Der Inquisitor seufzte. Wärme und Licht der Fackel entfernten sich weiter von Andrejs Gesicht, und er wagte es, einen vorsichtigen Atemzug zu tun. Gebannt lauschte er weiter, während er gleichzeitig versuchte, die Geräusche zuzuordnen, die durch die offen stehende Tür hereindrangen.

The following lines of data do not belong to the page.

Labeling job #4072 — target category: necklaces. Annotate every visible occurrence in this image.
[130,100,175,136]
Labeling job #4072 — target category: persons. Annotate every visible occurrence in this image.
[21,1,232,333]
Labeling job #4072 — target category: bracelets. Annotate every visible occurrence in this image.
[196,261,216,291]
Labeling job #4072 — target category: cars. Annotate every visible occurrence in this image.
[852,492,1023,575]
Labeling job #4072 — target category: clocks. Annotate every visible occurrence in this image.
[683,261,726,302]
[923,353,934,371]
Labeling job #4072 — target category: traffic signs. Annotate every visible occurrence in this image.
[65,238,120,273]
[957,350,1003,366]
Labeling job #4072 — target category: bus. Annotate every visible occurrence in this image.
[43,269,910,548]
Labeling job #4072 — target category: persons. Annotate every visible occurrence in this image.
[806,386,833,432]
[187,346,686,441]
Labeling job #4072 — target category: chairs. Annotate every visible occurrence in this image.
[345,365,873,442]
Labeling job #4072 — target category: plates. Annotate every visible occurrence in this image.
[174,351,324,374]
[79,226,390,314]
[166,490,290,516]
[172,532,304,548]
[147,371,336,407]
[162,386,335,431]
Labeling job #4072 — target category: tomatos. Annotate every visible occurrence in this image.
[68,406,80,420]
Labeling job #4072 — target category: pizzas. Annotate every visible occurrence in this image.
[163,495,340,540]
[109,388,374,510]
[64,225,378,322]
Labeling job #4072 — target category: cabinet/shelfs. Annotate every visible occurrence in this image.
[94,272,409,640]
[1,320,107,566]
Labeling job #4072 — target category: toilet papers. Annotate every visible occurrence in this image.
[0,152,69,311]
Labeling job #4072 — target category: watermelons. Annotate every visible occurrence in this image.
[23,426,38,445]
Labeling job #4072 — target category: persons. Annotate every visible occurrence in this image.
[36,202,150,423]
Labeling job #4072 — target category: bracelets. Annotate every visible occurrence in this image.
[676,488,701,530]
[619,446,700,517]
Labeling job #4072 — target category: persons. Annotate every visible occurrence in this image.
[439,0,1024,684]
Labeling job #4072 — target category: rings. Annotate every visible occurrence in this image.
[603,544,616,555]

»Es ist bedauerlich, dass die Soldaten ihn erschlagen haben«, sagte der Inquisitor nach einer Weile. »Ich hätte ihn gerne verhört.«

»Sie hatten vermutlich keine andere Wahl«, gab Benedikt zu bedenken. »Wie sie sagten, hat er sie angegriffen.«

»Es ist ein Wunder, dass er sie nicht alle getötet hat«, pflichtete ihm Thobias bei, »Glaubt mir, Exzellenz, ich habe diesen Mann kämpfen sehen. Ich wäre nicht erstaunt gewesen, hätte er Eure Krieger überwältigt.«

»Ich auch nicht«, sagte der Inquisitor. Etwas nachdenklicher fügte er hinzu: »Ich frage mich nur, warum er zurückgekommen ist?«

»Zweifellos, um seinen Kameraden zu befreien«, erwiderte Benedikt. »Warum sonst?«

»Und zu diesem Zweck lässt er sich im Glockenturm einsperren und läutet Alarm, damit ihn die Soldaten finden und niederstrecken?« Andrej konnte das Kopfschütteln des jungen Geistlichen beinahe sehen. »Wohl kaum.«

»Vielleicht hat er sich überschätzt«, wandte Thobias ein.

»Überschätzt?«

»Die Männer, die er im Kloster getötet hat, waren, keine wirklichen Soldaten. Es waren Bauern und Tagelöhner, die der Landgraf mit Uniformen ausgestattet und zu mir geschickt hat, um mir Schutz zu geben. Keine gut ausgebildeten Krieger wie die, die in Eurer Begleitung gekommen sind, Herr. Wenn Andrej geglaubt hat, er hätte es hier mit der gleichen Art von Männern zu tun, dann hat er eine tödliche Überraschung erlebt.«

Der Inquisitor schwieg zu diesen Worten. Schließlich entfernte er sich raschelnd einige Schritte und blieb vor der Tür noch einmal stehen. Es war Andrej unheimlich, wie genau er nur anhand von Geräuschen und Gerüchen erkennen konnte, was rings um ihn herum vorging.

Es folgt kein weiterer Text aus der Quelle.